-- SOURCE INFORMATION follows --
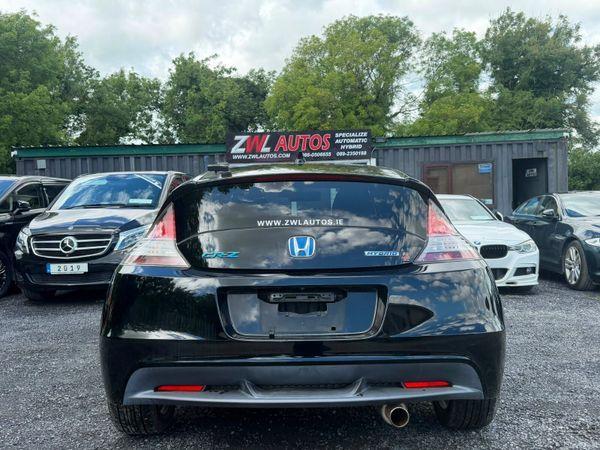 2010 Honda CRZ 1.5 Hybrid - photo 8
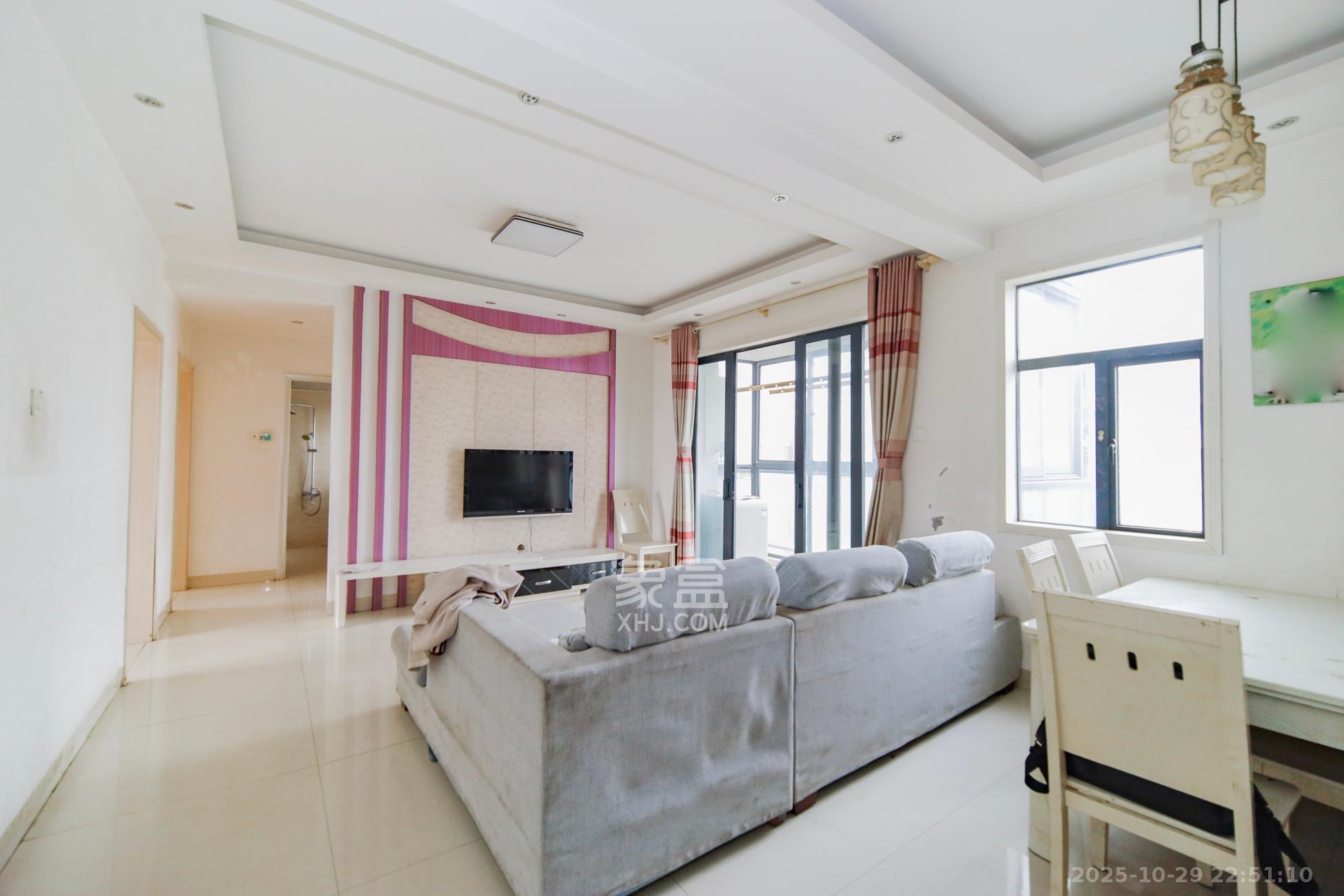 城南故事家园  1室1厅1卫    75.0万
-- SOURCE INFORMATION concluded --
-- SOURCE INFORMATION follows --
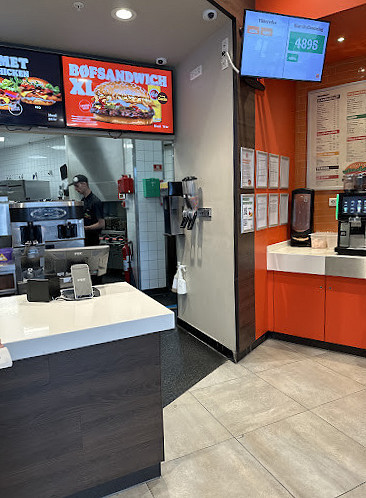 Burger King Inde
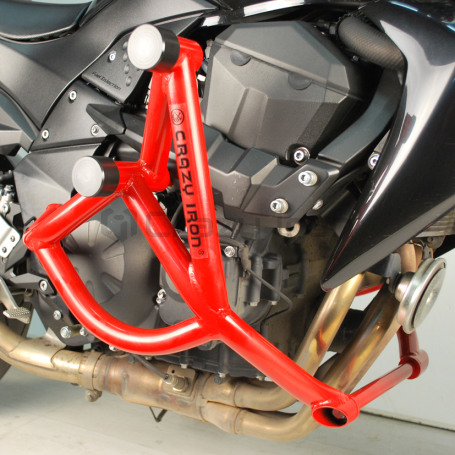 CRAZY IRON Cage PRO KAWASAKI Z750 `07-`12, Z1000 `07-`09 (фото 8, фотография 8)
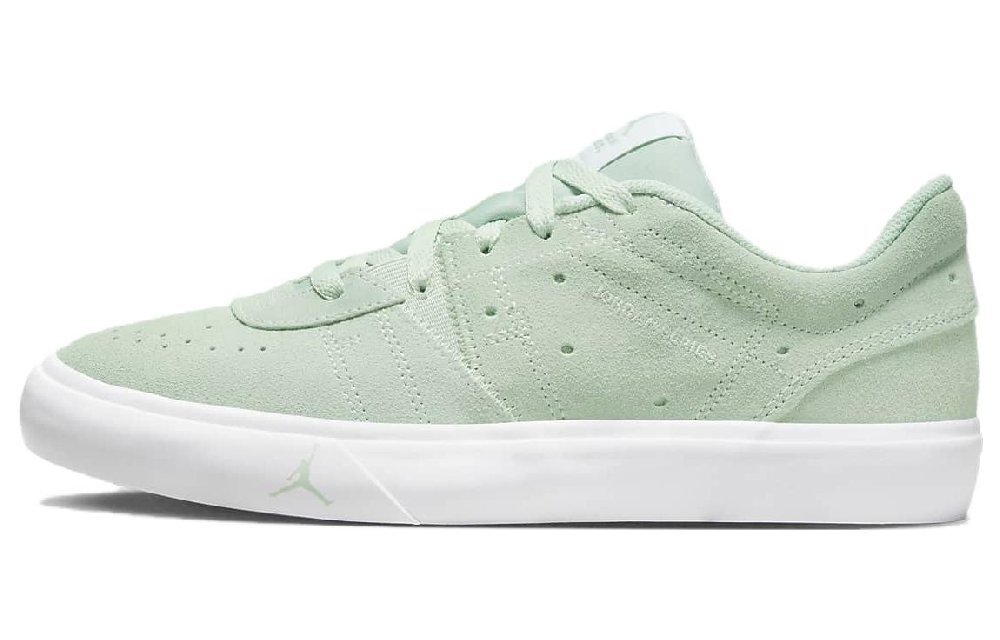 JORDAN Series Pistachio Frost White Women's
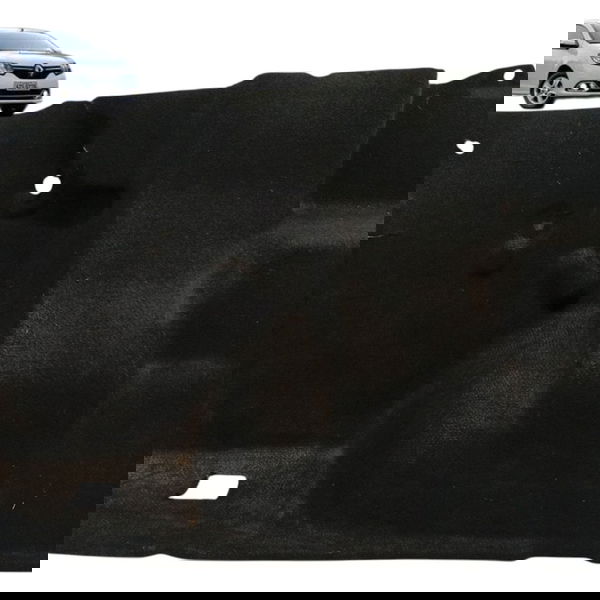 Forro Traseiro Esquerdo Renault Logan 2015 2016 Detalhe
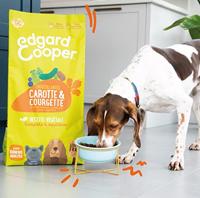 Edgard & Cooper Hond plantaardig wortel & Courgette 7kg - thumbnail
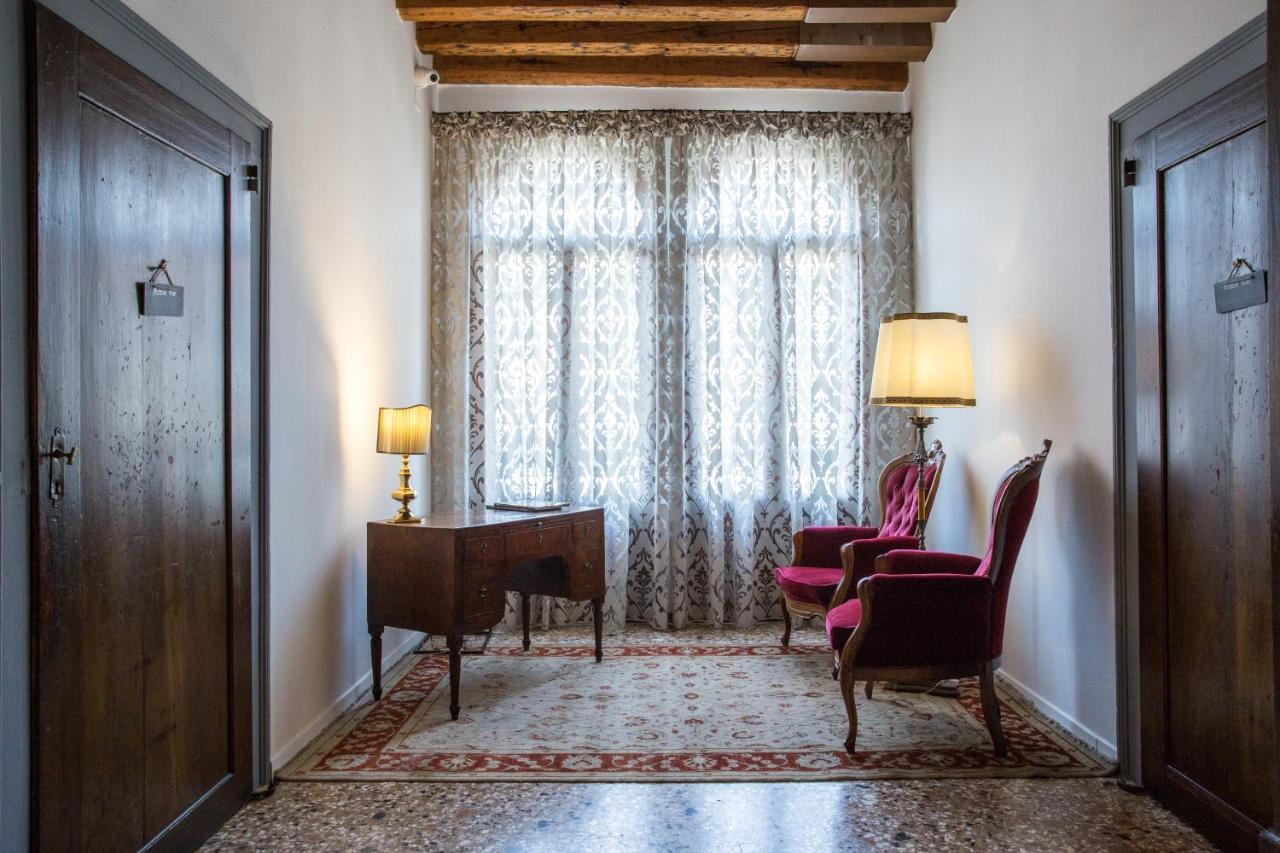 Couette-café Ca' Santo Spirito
-- SOURCE INFORMATION concluded --
● WORK REQUIRED
Arrange the lines from the line with "Burger King Inde" through the line with "Couette-café Ca' Santo Spirito", both included, as a JSON list of strings with one string per line. Leave out the pictures and any blank lines.

● WRITTEN ANSWER
[
  " Burger King Inde",
  " CRAZY IRON Cage PRO KAWASAKI Z750 `07-`12, Z1000 `07-`09 (фото 8, фотография 8)",
  " JORDAN Series Pistachio Frost White Women's",
  " Forro Traseiro Esquerdo Renault Logan 2015 2016 Detalhe",
  " Edgard & Cooper Hond plantaardig wortel & Courgette 7kg - thumbnail",
  " Couette-café Ca' Santo Spirito"
]